Work required —
Every line of the data must be retyped exactly as it stands.

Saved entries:
+++

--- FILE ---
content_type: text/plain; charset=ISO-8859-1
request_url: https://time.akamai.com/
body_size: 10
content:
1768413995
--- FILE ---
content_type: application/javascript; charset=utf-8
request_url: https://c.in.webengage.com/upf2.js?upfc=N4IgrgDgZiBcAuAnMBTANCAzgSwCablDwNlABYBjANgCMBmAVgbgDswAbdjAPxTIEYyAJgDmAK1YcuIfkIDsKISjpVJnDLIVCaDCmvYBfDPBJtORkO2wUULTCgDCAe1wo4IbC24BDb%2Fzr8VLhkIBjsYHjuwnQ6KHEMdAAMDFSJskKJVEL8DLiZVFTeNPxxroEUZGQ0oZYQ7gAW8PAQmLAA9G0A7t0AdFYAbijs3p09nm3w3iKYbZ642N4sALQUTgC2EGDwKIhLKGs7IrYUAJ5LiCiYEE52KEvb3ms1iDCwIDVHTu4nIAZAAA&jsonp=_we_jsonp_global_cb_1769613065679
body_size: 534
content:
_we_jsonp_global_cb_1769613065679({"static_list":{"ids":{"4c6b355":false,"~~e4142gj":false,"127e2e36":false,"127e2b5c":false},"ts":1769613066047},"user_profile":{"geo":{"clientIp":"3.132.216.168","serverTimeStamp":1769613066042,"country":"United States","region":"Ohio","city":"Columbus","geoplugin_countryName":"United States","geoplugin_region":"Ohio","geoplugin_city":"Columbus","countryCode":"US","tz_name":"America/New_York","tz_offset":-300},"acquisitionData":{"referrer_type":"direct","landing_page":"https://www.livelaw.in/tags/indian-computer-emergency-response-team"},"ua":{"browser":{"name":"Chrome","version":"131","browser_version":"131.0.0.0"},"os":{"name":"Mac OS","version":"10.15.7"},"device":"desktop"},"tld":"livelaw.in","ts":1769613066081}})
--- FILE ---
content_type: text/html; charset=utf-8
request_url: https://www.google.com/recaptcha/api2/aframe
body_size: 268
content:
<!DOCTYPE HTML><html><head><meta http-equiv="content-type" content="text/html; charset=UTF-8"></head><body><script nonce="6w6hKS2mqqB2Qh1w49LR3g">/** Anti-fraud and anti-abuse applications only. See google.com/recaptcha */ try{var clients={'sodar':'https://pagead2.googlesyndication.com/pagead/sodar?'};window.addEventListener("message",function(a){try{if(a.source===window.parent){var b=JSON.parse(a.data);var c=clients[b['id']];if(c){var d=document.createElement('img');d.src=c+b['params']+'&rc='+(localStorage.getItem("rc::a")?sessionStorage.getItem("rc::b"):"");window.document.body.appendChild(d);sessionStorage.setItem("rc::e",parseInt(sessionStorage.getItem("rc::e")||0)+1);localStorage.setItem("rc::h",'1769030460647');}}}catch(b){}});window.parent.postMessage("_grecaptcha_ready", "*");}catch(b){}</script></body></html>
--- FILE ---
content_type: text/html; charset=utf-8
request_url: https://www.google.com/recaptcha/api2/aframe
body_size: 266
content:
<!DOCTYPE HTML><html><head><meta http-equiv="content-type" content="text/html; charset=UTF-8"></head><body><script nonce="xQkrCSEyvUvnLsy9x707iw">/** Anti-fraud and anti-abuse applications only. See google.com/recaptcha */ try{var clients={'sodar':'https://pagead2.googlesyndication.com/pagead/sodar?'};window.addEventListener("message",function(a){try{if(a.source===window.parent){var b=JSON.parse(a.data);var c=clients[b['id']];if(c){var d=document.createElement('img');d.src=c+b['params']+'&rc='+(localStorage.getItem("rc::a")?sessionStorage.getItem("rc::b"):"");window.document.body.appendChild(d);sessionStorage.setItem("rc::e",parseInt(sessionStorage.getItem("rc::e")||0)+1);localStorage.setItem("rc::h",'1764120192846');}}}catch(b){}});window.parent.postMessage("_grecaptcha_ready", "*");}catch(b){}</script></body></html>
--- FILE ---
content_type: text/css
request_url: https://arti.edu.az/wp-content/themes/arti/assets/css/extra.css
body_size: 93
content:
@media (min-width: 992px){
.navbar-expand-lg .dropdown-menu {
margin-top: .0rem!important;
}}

+++

Solution —
--- FILE ---
content_type: text/plain; charset=ISO-8859-1
request_url: https://time.akamai.com/
body_size: 10
content:
1768413995
--- FILE ---
content_type: application/javascript; charset=utf-8
request_url: https://c.in.webengage.com/upf2.js?upfc=N4IgrgDgZiBcAuAnMBTANCAzgSwCablDwNlABYBjANgCMBmAVgbgDswAbdjAPxTIEYyAJgDmAK1YcuIfkIDsKISjpVJnDLIVCaDCmvYBfDPBJtORkO2wUULTCgDCAe1wo4IbC24BDb%2Fzr8VLhkIBjsYHjuwnQ6KHEMdAAMDFSJskKJVEL8DLiZVFTeNPxxroEUZGQ0oZYQ7gAW8PAQmLAA9G0A7t0AdFYAbijs3p09nm3w3iKYbZ642N4sALQUTgC2EGDwKIhLKGs7IrYUAJ5LiCiYEE52KEvb3ms1iDCwIDVHTu4nIAZAAA&jsonp=_we_jsonp_global_cb_1769613065679
body_size: 534
content:
_we_jsonp_global_cb_1769613065679({"static_list":{"ids":{"4c6b355":false,"~~e4142gj":false,"127e2e36":false,"127e2b5c":false},"ts":1769613066047},"user_profile":{"geo":{"clientIp":"3.132.216.168","serverTimeStamp":1769613066042,"country":"United States","region":"Ohio","city":"Columbus","geoplugin_countryName":"United States","geoplugin_region":"Ohio","geoplugin_city":"Columbus","countryCode":"US","tz_name":"America/New_York","tz_offset":-300},"acquisitionData":{"referrer_type":"direct","landing_page":"https://www.livelaw.in/tags/indian-computer-emergency-response-team"},"ua":{"browser":{"name":"Chrome","version":"131","browser_version":"131.0.0.0"},"os":{"name":"Mac OS","version":"10.15.7"},"device":"desktop"},"tld":"livelaw.in","ts":1769613066081}})
--- FILE ---
content_type: text/html; charset=utf-8
request_url: https://www.google.com/recaptcha/api2/aframe
body_size: 268
content:
<!DOCTYPE HTML><html><head><meta http-equiv="content-type" content="text/html; charset=UTF-8"></head><body><script nonce="6w6hKS2mqqB2Qh1w49LR3g">/** Anti-fraud and anti-abuse applications only. See google.com/recaptcha */ try{var clients={'sodar':'https://pagead2.googlesyndication.com/pagead/sodar?'};window.addEventListener("message",function(a){try{if(a.source===window.parent){var b=JSON.parse(a.data);var c=clients[b['id']];if(c){var d=document.createElement('img');d.src=c+b['params']+'&rc='+(localStorage.getItem("rc::a")?sessionStorage.getItem("rc::b"):"");window.document.body.appendChild(d);sessionStorage.setItem("rc::e",parseInt(sessionStorage.getItem("rc::e")||0)+1);localStorage.setItem("rc::h",'1769030460647');}}}catch(b){}});window.parent.postMessage("_grecaptcha_ready", "*");}catch(b){}</script></body></html>
--- FILE ---
content_type: text/html; charset=utf-8
request_url: https://www.google.com/recaptcha/api2/aframe
body_size: 266
content:
<!DOCTYPE HTML><html><head><meta http-equiv="content-type" content="text/html; charset=UTF-8"></head><body><script nonce="xQkrCSEyvUvnLsy9x707iw">/** Anti-fraud and anti-abuse applications only. See google.com/recaptcha */ try{var clients={'sodar':'https://pagead2.googlesyndication.com/pagead/sodar?'};window.addEventListener("message",function(a){try{if(a.source===window.parent){var b=JSON.parse(a.data);var c=clients[b['id']];if(c){var d=document.createElement('img');d.src=c+b['params']+'&rc='+(localStorage.getItem("rc::a")?sessionStorage.getItem("rc::b"):"");window.document.body.appendChild(d);sessionStorage.setItem("rc::e",parseInt(sessionStorage.getItem("rc::e")||0)+1);localStorage.setItem("rc::h",'1764120192846');}}}catch(b){}});window.parent.postMessage("_grecaptcha_ready", "*");}catch(b){}</script></body></html>
--- FILE ---
content_type: text/css
request_url: https://arti.edu.az/wp-content/themes/arti/assets/css/extra.css
body_size: 93
content:
@media (min-width: 992px){
.navbar-expand-lg .dropdown-menu {
margin-top: .0rem!important;
}}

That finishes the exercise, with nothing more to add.